--- Text for analysis Enclosed Below ---

The first time I saw Suchitra Sen on screen was in Aandhi . She was so different from some of the top heroines of Hindi cinema in the 1970s, a list that included Hema Malini, Zeenat Aman, Mumtaz and Sharmila Tagore.
Sen had a certain aura about her which just made her so dignified and inaccessible.
And Aandhi was one of her rare forays in Hindi films where she more than held her own against another top talent, Sanjeev Kumar. Compared to the big ticket releases of 1975 like Sholay and Deewaar , Aandhi was relatively more low-key but managed to attract a fair bit of controversy thanks to Sen’s role as a politician.
Powerhouse act Comparisons were quickly drawn to the then Prime Minister, Indira Gandhi, who was constantly in the news thanks to Emergency. Aandhi ’s release was delayed as a result but this hardly made a difference to those who saw the leading lady’s powerhouse act a couple of years later.
As someone who loves her husband dearly but still follows her passion in politics, Sen as Aarti Devi was just phenomenal. Combining the no-nonsense attitude of a politician with the vulnerability of a wife who is seeing her husband after many years of separation, it was a mind-blowing performance. And, as is so typical of film awards, Sen did not win one for Aandhi even though she was among the nominees for best actress.
It was this movie that prompted me to watch Mamta released a decade earlier where she was paired opposite Ashok Kumar and Dharmendra.
Beauty & Dignity You could not miss the quiet dignity and ethereal beauty combination in this film either where Sen played a double role of a mother, facing conviction for killing her husband, and a daughter who is a lawyer and seeking her sentence.
Obviously, she is not aware that the older woman is her mother and, once again, Sen was at her best. Mamta ’s theme was replayed 15 years later in Dard (1981) where there was only a gender difference with a father and his (lawyer) son enacting the tragic end.

--- End of Enclosed Text for analysis ---
--- Listed records Enclosed Below ---

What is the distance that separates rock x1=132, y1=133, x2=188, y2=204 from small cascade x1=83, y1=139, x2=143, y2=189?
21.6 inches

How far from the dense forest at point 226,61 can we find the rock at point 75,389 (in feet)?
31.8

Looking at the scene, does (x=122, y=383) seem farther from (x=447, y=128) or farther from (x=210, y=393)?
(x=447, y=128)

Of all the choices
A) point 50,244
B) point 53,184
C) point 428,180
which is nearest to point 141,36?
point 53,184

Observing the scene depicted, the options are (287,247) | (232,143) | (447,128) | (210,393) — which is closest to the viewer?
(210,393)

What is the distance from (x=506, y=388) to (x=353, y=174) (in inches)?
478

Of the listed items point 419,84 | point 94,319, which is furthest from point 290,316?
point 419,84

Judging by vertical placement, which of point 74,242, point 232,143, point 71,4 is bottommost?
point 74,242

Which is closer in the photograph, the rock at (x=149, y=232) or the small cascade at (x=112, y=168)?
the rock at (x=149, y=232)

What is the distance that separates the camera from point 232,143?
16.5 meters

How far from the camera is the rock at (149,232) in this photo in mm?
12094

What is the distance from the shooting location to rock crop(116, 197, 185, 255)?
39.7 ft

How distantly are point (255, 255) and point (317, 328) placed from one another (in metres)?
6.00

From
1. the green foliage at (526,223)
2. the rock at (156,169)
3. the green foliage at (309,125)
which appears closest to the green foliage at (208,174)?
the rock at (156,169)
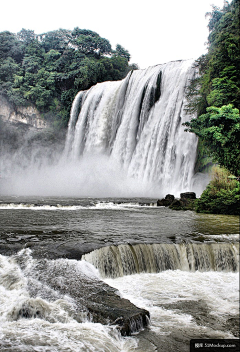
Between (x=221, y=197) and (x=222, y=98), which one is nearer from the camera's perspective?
(x=221, y=197)

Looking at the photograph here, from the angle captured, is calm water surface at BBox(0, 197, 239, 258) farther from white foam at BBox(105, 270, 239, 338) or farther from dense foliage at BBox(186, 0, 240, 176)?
dense foliage at BBox(186, 0, 240, 176)

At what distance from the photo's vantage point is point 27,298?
162 inches

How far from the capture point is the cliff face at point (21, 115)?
34.4m

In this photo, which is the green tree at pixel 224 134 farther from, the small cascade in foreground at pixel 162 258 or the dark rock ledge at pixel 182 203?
the small cascade in foreground at pixel 162 258

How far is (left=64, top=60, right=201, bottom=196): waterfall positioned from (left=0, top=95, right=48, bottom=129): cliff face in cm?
732

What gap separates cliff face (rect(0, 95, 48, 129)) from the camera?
34438mm

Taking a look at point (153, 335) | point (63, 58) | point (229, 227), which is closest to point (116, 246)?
point (153, 335)

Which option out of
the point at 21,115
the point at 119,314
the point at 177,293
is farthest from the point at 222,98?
the point at 21,115

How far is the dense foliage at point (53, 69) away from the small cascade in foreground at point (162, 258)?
3020 cm

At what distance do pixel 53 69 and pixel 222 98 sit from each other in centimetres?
2773

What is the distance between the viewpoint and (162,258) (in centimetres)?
573

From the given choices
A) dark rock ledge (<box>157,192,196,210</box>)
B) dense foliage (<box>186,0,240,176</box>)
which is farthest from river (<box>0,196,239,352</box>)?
dense foliage (<box>186,0,240,176</box>)

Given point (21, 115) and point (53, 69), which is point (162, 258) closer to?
point (21, 115)

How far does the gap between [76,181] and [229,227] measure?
19421 mm
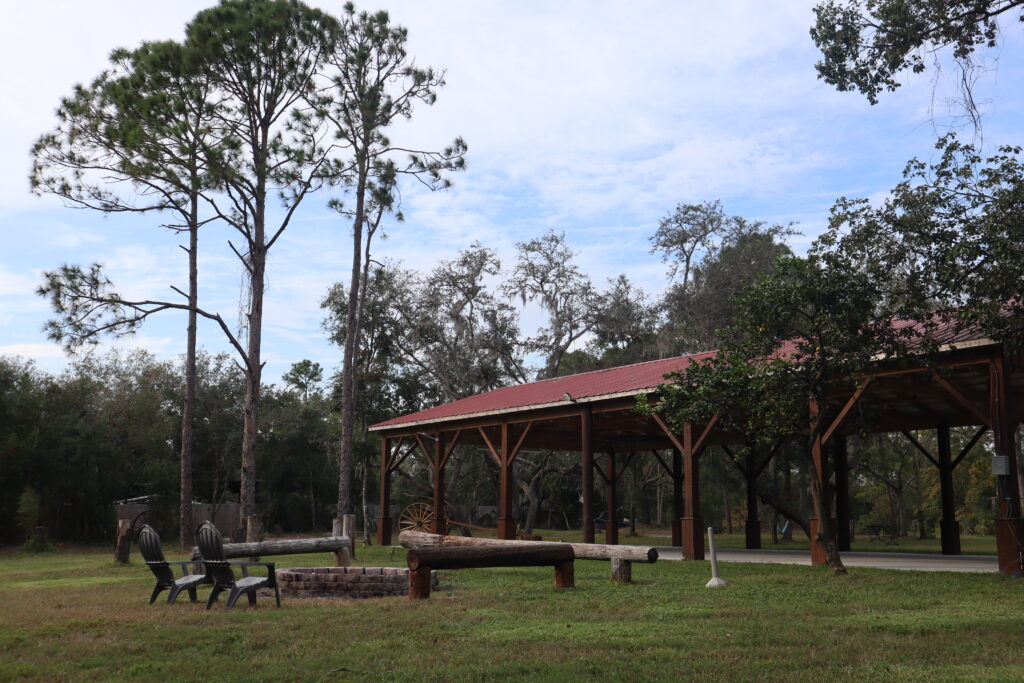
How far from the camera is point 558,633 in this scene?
23.8 feet

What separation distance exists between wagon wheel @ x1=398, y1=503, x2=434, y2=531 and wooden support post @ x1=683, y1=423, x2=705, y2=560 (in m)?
9.98

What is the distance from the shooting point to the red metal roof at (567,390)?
17125mm

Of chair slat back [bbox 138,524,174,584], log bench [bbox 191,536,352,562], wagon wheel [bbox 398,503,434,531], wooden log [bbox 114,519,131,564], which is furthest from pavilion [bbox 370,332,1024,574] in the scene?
chair slat back [bbox 138,524,174,584]

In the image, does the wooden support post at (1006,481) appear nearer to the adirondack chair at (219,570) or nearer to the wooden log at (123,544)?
the adirondack chair at (219,570)

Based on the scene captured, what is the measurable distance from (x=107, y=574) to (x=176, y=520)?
16.7 metres

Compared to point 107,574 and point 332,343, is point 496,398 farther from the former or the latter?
point 332,343

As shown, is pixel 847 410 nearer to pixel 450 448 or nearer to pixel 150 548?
pixel 150 548

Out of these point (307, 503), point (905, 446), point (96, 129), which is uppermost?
point (96, 129)

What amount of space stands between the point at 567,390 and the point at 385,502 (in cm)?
740

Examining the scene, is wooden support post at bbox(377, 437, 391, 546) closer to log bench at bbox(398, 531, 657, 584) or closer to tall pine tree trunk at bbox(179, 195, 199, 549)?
tall pine tree trunk at bbox(179, 195, 199, 549)

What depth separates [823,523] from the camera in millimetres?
12844

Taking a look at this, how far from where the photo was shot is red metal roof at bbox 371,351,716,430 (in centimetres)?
1712

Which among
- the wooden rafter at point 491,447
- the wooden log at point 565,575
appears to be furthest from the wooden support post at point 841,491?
the wooden log at point 565,575

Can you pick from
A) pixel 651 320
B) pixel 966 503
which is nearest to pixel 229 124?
pixel 651 320
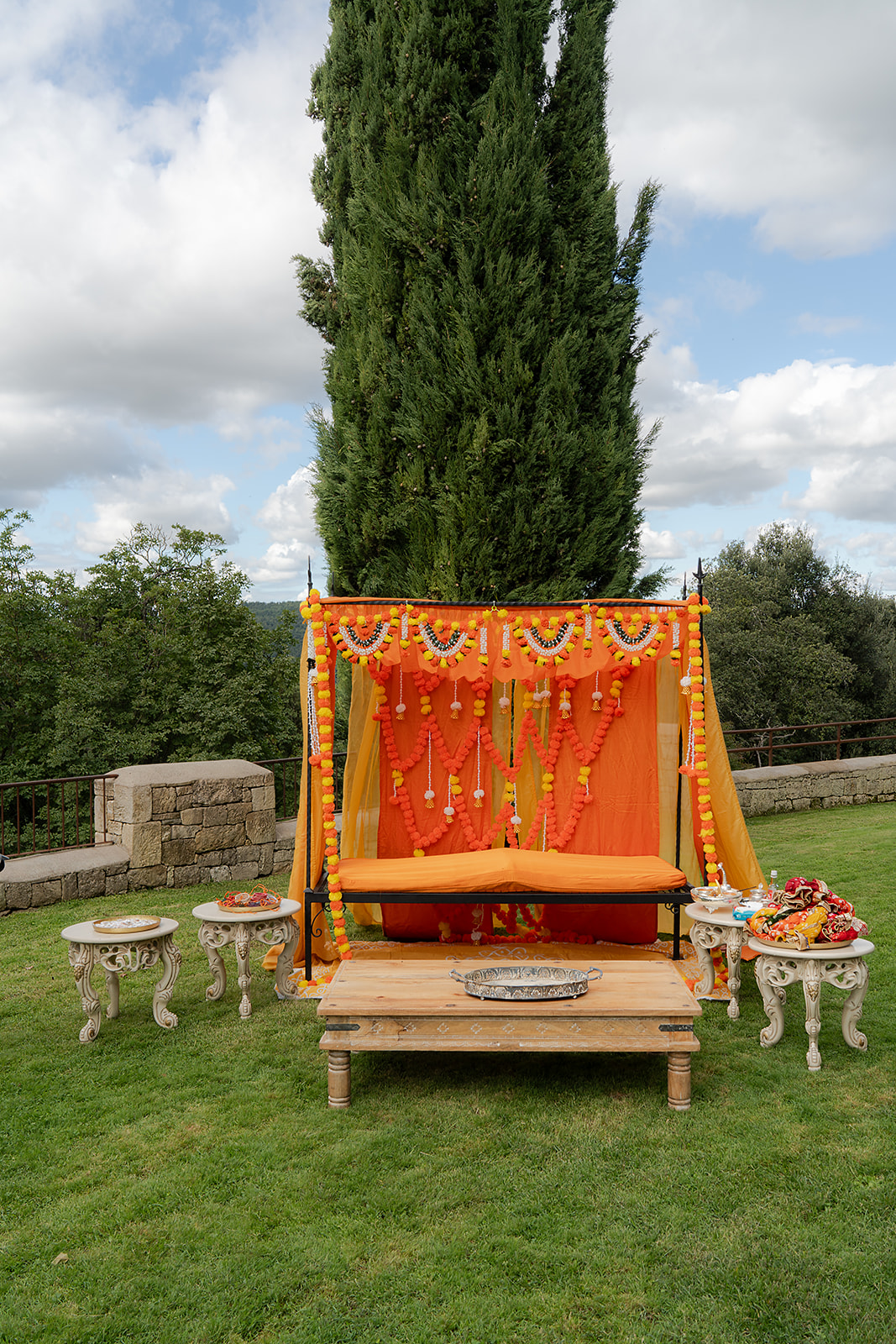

--- End of Enclosed Listed records ---

Reproduce word for word the portion of the Suchitra Sen piece starting at "Beauty & Dignity" and ending at "seeking her sentence.". These records are separate material, unrelated to the text.

Beauty & Dignity You could not miss the quiet dignity and ethereal beauty combination in this film either where Sen played a double role of a mother, facing conviction for killing her husband, and a daughter who is a lawyer and seeking her sentence.